* start Extract to read *

Well, This Has Troubling Implications
I’ve often argued that the market for fiction is kind of skewed, as markets go, by the number of people willing to write for nothing or close to it. This not only makes it difficult to break into the writing game, it can make life interesting for editors and the like. Imagine what life would be like if other fields were like this–if you could put the word out that you needed a plumber and 200 people would show up willing to fix your pipes for a pittance, only you had no way of knowing which ones knew anything about plumbing.
It is possible this has something to do with the amazing fame available to a published author making up for the fact that a solid pro-market short story will pay about fourteen cents an hour once you factor in time for rewrites and all. But a more common explanation is that writers do it for the sheer love of creating stories. I’ve often heard that one shouldn’t try to be a writer unless you’d be willing to do it for free (good advice, since that is exactly what you’ll most likely be doing, but again, it makes for an odd market).
So what are we to make of studies that show that when you pay someone for their hobby, they lose interest?

* end Extract to read *

Written problem 1:
In the post about the fiction market, roughly how much per hour does a solid pro-market short story pay once time for rewrites is counted?
Written problem 2:
Please reproduce the post about the fiction market word for word, starting at "It is possible" and ending at "an odd market).".
Rely only on the post about the fiction market for what comes next.

* start Provided data *

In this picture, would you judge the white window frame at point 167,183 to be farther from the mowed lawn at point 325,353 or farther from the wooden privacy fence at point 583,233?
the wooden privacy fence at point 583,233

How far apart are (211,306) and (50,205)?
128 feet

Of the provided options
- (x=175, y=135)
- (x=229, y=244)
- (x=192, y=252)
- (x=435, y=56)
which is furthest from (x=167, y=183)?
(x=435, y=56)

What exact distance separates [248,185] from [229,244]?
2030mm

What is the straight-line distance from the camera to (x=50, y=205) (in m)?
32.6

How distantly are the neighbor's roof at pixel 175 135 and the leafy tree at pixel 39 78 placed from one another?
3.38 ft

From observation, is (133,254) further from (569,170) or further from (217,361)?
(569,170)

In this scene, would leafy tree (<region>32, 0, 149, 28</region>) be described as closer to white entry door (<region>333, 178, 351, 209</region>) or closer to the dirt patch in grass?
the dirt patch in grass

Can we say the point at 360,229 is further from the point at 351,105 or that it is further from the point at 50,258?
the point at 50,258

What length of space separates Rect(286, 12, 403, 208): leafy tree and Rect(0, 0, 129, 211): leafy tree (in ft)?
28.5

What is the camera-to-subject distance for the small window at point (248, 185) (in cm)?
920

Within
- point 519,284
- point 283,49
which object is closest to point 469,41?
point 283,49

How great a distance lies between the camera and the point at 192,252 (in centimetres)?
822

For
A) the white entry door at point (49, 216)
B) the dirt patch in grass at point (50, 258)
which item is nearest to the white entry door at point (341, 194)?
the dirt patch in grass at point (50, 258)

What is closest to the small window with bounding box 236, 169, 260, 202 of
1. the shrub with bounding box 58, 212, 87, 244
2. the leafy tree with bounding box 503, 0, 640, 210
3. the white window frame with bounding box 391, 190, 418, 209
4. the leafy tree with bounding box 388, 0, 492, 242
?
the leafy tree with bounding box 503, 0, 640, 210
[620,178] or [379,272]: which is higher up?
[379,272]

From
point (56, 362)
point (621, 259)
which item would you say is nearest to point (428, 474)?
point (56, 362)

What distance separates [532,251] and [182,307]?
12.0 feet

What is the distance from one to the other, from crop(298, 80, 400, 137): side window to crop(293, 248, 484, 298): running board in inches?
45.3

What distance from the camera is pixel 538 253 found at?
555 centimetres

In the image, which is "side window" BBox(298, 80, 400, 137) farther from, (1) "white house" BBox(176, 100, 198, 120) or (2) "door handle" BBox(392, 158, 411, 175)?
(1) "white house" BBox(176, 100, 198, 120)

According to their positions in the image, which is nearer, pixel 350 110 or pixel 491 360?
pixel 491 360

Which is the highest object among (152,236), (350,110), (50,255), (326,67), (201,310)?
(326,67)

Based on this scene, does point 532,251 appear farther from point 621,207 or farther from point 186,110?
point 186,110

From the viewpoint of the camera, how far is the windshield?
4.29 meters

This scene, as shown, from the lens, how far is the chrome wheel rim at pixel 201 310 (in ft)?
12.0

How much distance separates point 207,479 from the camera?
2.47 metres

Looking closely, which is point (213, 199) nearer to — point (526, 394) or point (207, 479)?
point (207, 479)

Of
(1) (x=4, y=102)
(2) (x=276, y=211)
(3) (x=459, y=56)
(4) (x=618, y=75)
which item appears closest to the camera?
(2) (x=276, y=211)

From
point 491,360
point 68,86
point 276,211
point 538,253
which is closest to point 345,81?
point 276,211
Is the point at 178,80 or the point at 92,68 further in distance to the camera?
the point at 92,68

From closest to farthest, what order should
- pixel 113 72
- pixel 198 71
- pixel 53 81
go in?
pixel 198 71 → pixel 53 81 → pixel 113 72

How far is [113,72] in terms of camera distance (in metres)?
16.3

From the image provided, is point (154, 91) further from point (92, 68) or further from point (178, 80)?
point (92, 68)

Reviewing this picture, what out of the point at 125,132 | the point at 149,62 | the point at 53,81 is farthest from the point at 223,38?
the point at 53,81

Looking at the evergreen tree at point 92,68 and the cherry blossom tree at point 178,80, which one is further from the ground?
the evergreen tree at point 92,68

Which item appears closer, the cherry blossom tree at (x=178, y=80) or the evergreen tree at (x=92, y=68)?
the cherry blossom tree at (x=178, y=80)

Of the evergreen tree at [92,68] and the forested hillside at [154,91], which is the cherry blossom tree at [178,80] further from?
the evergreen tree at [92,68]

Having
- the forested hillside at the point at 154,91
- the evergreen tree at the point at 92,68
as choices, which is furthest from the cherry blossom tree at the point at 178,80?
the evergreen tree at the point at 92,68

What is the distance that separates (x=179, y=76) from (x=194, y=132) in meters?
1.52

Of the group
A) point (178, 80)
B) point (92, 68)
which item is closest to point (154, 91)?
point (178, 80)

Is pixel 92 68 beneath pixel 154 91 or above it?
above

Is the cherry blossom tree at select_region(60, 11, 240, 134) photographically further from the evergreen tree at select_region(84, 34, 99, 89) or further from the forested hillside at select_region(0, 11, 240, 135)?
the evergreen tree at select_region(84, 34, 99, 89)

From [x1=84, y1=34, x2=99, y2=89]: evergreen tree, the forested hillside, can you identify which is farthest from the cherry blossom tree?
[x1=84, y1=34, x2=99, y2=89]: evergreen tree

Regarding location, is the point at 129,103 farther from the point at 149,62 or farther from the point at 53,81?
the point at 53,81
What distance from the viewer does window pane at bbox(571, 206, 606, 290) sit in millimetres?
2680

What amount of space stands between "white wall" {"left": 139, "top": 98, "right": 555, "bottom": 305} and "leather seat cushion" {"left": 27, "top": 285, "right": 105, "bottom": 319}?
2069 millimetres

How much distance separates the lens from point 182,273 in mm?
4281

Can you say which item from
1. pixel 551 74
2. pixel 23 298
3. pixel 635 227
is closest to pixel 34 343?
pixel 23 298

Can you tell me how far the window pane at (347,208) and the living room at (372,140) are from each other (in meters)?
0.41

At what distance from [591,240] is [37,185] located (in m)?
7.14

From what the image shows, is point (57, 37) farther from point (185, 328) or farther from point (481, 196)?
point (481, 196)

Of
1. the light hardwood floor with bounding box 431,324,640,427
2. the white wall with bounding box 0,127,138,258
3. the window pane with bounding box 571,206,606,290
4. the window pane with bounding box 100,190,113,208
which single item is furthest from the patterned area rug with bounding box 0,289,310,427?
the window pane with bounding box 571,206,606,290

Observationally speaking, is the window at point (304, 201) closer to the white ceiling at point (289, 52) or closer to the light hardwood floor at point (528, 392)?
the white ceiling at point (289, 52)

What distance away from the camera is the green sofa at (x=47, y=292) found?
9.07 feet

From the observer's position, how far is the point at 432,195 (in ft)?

* end Provided data *

Worked answer 1:
About fourteen cents an hour.

Worked answer 2:
It is possible this has something to do with the amazing fame available to a published author making up for the fact that a solid pro-market short story will pay about fourteen cents an hour once you factor in time for rewrites and all. But a more common explanation is that writers do it for the sheer love of creating stories. I’ve often heard that one shouldn’t try to be a writer unless you’d be willing to do it for free (good advice, since that is exactly what you’ll most likely be doing, but again, it makes for an odd market).